Actor Colin Prato of Yarmouth stars as Christopher Boone in “The Curious Incident of the Dog in the Night-time” at Hackmatack Playhouse in Berwick. Photo courtesy of Hackmatack Playhouse

Christopher is on the autism spectrum, and the play hinges on his relationships with his parents, his school mentor and others. Prato saw the play on Broadway in 2015 and immediately appreciated how deftly playwright Simon Stephens “was able to illuminate this young boy in such a way that made all of his habits and all of his tendencies relatable.”

Prato brings what he calls his brother’s “legacy of expression” to the role, based on a lifetime of observations and interactions with his brother, who is one year older.
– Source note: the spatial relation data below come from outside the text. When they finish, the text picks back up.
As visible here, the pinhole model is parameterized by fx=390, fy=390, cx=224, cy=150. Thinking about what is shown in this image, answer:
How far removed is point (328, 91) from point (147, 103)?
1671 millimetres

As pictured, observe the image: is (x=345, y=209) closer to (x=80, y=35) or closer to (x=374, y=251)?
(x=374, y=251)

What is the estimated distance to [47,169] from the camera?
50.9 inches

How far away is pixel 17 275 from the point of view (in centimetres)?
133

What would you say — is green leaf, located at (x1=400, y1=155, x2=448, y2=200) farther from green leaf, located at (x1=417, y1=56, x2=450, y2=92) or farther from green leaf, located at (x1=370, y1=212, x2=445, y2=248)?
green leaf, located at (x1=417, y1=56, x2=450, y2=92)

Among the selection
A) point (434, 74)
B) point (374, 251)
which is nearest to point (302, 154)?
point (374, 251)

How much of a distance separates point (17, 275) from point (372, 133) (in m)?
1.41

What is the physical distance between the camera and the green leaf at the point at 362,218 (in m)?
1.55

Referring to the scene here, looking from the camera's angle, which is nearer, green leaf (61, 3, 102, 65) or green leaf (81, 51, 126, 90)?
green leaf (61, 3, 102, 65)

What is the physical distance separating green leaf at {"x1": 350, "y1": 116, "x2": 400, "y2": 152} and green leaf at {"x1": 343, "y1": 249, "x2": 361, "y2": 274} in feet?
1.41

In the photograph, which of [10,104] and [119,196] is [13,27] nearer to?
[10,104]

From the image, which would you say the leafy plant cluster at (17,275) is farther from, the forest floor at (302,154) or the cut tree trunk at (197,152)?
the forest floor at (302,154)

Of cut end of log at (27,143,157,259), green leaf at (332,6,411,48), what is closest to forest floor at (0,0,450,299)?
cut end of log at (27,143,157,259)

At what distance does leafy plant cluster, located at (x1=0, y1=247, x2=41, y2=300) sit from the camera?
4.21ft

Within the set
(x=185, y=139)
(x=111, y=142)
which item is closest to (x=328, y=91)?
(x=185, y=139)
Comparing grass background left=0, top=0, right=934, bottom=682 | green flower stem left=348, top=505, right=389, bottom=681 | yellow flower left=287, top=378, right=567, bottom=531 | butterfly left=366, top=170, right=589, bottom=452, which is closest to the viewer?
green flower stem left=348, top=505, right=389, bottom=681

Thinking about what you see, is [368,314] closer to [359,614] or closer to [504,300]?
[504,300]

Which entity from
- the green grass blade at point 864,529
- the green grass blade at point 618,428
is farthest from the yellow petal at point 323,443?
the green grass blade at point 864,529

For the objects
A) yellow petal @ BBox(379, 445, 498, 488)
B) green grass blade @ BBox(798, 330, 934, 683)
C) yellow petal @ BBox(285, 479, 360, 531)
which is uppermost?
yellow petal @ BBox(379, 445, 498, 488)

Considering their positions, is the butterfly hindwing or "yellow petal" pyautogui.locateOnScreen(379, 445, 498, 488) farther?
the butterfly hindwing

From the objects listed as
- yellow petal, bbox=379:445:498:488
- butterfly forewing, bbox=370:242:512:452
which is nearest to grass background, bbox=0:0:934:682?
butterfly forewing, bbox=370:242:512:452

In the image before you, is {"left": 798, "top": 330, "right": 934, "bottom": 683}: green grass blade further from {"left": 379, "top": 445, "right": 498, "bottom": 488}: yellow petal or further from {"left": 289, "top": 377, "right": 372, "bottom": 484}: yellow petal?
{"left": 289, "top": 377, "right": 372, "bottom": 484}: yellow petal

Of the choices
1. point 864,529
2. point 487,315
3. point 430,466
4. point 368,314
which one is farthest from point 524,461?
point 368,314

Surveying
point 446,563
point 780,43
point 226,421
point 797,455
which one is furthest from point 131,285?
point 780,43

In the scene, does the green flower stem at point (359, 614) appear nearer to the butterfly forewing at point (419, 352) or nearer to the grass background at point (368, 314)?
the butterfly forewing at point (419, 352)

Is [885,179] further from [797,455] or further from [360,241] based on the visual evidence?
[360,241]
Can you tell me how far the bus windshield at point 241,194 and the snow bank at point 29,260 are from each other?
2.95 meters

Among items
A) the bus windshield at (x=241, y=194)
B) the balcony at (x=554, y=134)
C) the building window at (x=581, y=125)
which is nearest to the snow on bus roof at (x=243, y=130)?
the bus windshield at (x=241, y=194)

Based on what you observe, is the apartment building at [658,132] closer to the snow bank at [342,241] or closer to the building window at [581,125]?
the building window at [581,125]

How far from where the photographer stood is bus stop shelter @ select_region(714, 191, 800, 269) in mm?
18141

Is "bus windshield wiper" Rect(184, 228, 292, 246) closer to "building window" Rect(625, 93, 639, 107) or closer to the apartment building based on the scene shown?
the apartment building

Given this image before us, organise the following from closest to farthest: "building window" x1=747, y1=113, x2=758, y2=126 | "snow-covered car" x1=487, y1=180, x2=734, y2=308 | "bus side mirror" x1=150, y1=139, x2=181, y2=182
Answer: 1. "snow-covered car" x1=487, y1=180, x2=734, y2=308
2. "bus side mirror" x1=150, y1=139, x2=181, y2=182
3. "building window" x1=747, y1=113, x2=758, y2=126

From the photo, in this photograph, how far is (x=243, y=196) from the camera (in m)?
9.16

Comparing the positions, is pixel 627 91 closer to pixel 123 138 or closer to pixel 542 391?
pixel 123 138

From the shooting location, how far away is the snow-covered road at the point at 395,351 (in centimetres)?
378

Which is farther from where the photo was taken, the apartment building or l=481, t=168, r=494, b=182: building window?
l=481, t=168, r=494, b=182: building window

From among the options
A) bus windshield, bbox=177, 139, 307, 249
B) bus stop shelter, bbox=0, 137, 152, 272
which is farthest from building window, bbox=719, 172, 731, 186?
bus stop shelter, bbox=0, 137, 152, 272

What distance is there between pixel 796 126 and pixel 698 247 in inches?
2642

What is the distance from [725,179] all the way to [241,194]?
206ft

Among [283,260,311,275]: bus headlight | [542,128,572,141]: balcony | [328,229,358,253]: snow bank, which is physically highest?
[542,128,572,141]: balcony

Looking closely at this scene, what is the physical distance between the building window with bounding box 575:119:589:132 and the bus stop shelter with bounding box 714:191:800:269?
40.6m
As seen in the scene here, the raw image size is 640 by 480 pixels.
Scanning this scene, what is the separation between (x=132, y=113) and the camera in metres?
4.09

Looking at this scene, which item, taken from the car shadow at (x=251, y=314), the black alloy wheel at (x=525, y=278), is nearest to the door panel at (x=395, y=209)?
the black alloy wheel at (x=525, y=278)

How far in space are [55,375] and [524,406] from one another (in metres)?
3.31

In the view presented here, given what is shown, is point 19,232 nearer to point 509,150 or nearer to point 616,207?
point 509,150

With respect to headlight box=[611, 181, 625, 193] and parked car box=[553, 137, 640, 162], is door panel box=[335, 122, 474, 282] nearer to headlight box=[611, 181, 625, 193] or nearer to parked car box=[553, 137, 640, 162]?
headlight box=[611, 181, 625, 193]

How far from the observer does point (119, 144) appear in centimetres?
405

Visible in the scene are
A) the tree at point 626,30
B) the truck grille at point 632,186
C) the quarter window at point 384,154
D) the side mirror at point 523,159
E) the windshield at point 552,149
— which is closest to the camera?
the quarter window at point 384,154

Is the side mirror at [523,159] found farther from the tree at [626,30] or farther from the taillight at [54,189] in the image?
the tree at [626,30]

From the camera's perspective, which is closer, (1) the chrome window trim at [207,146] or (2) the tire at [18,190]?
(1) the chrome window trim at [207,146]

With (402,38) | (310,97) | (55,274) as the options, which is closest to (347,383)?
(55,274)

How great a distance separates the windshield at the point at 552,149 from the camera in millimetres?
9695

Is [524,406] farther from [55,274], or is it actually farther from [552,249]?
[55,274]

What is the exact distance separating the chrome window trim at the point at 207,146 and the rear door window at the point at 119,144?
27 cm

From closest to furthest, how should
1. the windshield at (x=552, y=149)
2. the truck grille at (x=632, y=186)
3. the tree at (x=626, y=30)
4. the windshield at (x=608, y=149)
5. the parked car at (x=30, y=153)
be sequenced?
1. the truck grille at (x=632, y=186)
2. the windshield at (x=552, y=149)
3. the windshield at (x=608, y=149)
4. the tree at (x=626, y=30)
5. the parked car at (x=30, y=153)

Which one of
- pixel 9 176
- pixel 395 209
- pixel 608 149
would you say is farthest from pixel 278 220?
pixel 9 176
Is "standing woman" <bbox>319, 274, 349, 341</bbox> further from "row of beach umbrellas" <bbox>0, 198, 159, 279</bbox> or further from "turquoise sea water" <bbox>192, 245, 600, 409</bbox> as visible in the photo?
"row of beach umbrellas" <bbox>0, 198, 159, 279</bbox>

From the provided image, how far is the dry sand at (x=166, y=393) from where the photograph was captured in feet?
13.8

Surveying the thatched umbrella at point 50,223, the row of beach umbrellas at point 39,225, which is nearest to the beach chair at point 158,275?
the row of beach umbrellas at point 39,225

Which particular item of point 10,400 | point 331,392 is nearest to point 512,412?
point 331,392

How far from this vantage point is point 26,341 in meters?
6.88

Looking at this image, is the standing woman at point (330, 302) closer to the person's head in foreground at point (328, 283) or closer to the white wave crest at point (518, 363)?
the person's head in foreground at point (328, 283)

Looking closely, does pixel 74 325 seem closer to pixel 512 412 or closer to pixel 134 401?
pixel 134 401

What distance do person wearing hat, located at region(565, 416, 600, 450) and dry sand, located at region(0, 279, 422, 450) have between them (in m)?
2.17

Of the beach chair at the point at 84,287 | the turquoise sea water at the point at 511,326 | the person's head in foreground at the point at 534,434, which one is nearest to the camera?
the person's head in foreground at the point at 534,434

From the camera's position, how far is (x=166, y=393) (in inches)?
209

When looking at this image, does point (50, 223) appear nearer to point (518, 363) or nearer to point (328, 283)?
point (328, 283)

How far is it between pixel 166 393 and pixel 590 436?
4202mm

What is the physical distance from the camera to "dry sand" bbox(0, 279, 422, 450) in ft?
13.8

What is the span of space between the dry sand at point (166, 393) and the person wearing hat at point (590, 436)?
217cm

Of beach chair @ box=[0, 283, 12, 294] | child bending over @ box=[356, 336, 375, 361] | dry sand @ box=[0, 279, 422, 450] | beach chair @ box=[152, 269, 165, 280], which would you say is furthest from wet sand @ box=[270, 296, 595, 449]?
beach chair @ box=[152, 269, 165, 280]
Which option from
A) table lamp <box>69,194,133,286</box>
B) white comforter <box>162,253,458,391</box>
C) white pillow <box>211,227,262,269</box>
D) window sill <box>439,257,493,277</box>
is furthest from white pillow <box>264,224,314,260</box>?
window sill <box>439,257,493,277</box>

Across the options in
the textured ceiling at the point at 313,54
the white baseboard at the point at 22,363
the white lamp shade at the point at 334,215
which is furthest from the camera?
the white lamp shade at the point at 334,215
Prato is on stage the entire show, which involves 57 scenes, and the role requires him to be in motion and active nearly all the time. Director Danielle Howard praised what she called Prato’s “physical vocabulary. He brings real authenticity and truthfulness to the role that never feels like artifice.”

Prato is a rising senior at the University of New Hampshire in Durham, where he is studying acting and directing. In addition to his role in “The Curious Incident of the Dog in the Night-Time,” Prato will act in “Peter and Star Catcher” to close the Hackmatack season. In between, Hackmatack will present the musical “Mamma Mia.”

As director, Howard is pushing Prato to portray Christopher as a teenager learning difficult things about his parents, not as a kid with autism struggling to cope. She wants the audience to understand Christopher’s feeling overwhelmed and overstimulated, as well as the idea that “neurotypical people are strange,” she said. “It’s a wonderful celebration of just the diversity of being human and all the things that’s like.”

The 8 p.m. performance Thursday is a fundraiser for Madison’s Cafe in South Berwick. The restaurant hires employees with special needs, including those on the spectrum. This performance will open with an introduction about the cafe.

The play won a best-play Tony Award in 2015. Good Theater in Portland staged the Maine premiere of the play last fall.